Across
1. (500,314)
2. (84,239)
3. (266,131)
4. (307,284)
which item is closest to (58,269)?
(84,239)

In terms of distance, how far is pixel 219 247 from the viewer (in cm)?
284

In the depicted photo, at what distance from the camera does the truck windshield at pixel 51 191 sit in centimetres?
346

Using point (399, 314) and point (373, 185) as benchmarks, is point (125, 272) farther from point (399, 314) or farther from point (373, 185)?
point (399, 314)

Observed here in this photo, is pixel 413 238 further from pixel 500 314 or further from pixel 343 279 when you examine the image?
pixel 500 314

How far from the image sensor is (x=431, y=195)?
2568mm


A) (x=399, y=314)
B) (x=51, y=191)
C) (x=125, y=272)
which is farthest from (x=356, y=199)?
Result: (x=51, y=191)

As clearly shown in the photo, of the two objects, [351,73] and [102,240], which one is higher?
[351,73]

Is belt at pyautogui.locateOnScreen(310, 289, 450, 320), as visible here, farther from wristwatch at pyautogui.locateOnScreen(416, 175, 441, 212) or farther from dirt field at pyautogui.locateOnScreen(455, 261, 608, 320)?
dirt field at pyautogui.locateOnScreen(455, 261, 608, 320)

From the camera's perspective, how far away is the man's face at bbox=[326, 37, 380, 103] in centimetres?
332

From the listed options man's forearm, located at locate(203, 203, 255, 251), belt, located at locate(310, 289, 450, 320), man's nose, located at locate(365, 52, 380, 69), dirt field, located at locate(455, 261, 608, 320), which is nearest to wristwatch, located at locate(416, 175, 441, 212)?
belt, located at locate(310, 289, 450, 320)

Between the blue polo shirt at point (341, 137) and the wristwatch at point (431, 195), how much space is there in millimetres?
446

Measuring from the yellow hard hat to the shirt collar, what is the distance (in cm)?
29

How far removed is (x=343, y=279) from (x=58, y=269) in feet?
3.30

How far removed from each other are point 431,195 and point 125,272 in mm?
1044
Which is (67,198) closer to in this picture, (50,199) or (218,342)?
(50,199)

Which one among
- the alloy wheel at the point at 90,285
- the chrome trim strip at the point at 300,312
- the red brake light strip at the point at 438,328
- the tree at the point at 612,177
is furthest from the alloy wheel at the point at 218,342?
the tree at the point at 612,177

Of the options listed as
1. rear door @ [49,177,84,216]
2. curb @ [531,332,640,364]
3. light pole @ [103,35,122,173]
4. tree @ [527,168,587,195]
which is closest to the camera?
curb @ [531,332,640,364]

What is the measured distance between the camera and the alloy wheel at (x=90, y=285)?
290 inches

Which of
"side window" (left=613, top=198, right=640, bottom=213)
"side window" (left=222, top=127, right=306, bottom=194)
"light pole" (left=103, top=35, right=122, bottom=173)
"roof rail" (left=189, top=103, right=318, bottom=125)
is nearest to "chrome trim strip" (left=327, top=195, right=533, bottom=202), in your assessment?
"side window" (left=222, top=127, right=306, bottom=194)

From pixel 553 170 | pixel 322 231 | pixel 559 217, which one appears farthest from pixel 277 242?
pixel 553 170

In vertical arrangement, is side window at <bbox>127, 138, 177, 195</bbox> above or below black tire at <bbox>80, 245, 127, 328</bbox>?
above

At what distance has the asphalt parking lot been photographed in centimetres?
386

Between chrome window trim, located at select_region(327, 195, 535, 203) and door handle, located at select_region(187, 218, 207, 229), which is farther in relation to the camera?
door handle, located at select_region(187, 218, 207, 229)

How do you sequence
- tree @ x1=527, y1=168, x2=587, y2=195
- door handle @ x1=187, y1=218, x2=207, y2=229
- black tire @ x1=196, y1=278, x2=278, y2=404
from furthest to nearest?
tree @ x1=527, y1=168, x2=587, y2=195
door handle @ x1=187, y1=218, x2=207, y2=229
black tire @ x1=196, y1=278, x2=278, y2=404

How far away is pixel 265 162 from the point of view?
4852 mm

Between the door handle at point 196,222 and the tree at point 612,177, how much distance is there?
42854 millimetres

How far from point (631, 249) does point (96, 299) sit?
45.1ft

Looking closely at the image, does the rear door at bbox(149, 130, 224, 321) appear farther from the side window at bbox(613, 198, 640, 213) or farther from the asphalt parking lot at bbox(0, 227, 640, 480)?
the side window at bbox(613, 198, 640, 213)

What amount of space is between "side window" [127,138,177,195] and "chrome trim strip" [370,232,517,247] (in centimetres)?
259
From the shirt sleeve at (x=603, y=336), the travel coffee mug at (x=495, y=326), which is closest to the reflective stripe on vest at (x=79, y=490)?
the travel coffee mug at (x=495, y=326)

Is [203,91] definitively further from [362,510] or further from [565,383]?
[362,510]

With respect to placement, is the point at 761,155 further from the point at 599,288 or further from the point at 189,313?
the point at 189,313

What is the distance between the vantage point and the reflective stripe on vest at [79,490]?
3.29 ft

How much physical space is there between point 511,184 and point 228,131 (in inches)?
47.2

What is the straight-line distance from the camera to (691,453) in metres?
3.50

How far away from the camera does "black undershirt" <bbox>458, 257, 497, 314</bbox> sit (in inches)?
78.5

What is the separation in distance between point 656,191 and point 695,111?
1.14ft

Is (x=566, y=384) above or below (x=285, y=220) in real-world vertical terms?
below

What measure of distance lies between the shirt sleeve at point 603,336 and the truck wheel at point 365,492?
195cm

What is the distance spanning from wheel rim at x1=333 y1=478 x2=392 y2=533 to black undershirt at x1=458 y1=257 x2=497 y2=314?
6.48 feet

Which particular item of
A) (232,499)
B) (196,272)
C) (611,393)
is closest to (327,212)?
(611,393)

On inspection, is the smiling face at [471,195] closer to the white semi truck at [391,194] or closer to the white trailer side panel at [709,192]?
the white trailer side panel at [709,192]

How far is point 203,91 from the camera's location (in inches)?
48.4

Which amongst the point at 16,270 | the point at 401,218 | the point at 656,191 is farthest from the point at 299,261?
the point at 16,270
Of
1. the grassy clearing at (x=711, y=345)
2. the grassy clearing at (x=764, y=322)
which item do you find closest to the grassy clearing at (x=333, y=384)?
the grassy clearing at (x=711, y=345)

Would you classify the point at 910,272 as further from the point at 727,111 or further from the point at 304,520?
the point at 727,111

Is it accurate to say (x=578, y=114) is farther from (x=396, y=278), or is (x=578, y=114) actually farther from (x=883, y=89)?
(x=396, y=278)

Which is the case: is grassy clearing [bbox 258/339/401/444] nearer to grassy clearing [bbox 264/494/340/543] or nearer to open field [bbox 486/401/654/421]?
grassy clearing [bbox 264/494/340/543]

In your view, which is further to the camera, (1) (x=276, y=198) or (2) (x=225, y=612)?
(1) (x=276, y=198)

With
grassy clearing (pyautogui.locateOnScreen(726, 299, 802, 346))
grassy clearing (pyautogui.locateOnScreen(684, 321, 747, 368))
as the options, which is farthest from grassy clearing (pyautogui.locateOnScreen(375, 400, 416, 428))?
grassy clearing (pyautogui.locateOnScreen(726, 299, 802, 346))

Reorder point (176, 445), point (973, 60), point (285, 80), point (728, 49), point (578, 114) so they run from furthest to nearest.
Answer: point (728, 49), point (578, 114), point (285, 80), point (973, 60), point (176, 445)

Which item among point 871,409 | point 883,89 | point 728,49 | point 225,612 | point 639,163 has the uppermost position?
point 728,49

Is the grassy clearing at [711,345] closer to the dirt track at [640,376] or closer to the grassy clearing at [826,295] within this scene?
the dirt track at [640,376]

# # # #

§ Problem to work on: Reproduce exactly, with nothing added, the lines from the one that contains "Would you classify" to the end of the data.

§ Answer for this exercise:
Would you classify the point at 910,272 as further from the point at 727,111 or further from the point at 304,520?
the point at 727,111

Is it accurate to say (x=578, y=114) is farther from (x=396, y=278), or is (x=578, y=114) actually farther from (x=883, y=89)?
(x=396, y=278)

Which is the case: is grassy clearing [bbox 258/339/401/444] nearer to grassy clearing [bbox 264/494/340/543] or nearer to open field [bbox 486/401/654/421]?
grassy clearing [bbox 264/494/340/543]

In your view, which is further to the camera, (1) (x=276, y=198) or (2) (x=225, y=612)?
(1) (x=276, y=198)

With
grassy clearing (pyautogui.locateOnScreen(726, 299, 802, 346))
grassy clearing (pyautogui.locateOnScreen(684, 321, 747, 368))
as the options, which is farthest from grassy clearing (pyautogui.locateOnScreen(375, 400, 416, 428))?
grassy clearing (pyautogui.locateOnScreen(726, 299, 802, 346))

Reorder point (176, 445), point (973, 60), point (285, 80), point (728, 49), point (578, 114) so they run from furthest to nearest.
Answer: point (728, 49), point (578, 114), point (285, 80), point (973, 60), point (176, 445)

Which item among point 871,409 | point 883,89 | point 728,49 | point 225,612 | point 639,163 has the uppermost position?
point 728,49

Is the grassy clearing at [711,345] closer to the dirt track at [640,376] or closer to the grassy clearing at [826,295] within this scene?
the dirt track at [640,376]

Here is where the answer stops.